Hello everyone. I maybe have a somewhat different question.

I was wondering what happens to people when they lose their passion towards wanting to do good, to help the society, and instead want to just earn as much money as possible, even if they end up doing not what they would love to do.

A bit background why I have the question...

I just graduated with a Bachelor's degree and am going to grad school. And I am not super young, soon to be 26 years old. A few years ago when I started school, I was thinking "Yea, I'll graduate and get a job".

But then throughout the years, I met inspirational people among my professors, a few of my classmates.

Those people inspired me that maybe just getting a job is not enough, maybe I can be better, maybe I can become someone who'll have a great impact on everyone else, make their lives better.

So today I met up with a few of my friends (from a community college) who I haven't sat and had a quality talk for at least 2-3 years since we transferred to different universities. All of us are in math/science/engineering fields. The others either graduated this semester or are graduating next. So all of us are going somewhere either grad school or starting a job. Exciting times for everyone. But when we were talking about jobs, they all were mentioning the money aspect of the job and not that that's what they'd love to do or with the job they'll help other people.

Especially when everyone is in STEM field. They would say "If you do this, you'll earn a lot of money", and when I would say I am not thinking about the money, I want to do something I love and if possible help others, that will be awesome, they were being sarcastic 'Yea, sure'.
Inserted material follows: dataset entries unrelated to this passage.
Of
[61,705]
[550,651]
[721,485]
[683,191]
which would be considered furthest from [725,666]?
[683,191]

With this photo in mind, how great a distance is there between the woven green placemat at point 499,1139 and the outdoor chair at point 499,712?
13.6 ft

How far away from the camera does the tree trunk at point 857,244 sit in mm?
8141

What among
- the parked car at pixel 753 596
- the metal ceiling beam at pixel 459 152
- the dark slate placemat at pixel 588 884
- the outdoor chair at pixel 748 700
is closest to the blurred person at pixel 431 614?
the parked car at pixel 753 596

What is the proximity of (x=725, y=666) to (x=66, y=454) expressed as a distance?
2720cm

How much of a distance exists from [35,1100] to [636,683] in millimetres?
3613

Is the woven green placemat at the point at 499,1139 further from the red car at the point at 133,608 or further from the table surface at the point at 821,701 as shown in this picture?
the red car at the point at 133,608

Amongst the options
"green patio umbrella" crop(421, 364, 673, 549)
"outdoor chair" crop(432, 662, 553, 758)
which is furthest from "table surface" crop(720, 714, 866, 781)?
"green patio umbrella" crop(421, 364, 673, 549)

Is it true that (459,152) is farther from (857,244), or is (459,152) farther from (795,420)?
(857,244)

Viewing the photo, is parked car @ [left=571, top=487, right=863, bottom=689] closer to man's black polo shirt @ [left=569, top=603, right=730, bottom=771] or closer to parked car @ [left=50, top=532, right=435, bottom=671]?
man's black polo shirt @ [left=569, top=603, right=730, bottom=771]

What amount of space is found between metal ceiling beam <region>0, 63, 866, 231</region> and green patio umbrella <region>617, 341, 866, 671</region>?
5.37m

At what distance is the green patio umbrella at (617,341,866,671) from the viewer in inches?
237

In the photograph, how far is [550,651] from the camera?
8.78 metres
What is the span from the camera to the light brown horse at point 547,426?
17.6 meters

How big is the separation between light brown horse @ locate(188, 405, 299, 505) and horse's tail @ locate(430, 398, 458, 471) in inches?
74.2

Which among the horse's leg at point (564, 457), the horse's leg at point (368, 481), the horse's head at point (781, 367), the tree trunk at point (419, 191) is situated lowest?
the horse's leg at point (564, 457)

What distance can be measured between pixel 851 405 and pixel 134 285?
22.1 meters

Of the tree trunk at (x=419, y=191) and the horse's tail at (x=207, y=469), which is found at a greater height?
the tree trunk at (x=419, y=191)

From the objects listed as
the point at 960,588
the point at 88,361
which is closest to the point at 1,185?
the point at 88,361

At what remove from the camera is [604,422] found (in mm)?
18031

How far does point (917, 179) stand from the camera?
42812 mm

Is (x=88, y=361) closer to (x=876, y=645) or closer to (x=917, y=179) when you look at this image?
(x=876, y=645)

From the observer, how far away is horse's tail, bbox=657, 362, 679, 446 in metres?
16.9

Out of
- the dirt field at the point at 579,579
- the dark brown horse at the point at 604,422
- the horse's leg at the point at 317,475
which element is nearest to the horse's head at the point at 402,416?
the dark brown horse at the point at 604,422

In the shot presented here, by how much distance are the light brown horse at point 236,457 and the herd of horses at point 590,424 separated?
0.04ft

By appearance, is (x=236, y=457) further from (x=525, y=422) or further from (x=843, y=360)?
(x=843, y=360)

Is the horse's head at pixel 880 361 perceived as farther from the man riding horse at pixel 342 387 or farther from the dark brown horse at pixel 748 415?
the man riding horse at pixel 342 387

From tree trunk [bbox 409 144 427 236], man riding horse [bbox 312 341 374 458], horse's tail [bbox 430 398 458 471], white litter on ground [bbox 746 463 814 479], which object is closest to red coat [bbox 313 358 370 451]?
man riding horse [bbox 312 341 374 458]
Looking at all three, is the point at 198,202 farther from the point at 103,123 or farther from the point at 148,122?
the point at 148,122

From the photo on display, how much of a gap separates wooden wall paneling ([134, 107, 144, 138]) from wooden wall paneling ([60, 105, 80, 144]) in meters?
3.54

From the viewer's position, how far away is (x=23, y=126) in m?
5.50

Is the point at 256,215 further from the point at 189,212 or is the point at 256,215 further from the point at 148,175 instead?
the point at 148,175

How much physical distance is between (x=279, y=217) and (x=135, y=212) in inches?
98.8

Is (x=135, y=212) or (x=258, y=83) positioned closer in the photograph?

What struck me the most, one of those friends, who I used to be really close, was thinking the same way.

But 3 years ago, he was one of the people who inspired me to look up and be better.

We used to say better be a poor scientist and be famous, do good things, than be rich.

He used to be passionate about what he wanted to do, and now he was just talking about money.

And he actually asked me "How do you still have that spark to keep going? How do you keep it?"

I understand in today's life money is very important, if you have money you can do a lot of things both for yourself and hopefully for others, but sad that it is changing the way my friends are seeing things.

It made me feel that they are becoming more selfish.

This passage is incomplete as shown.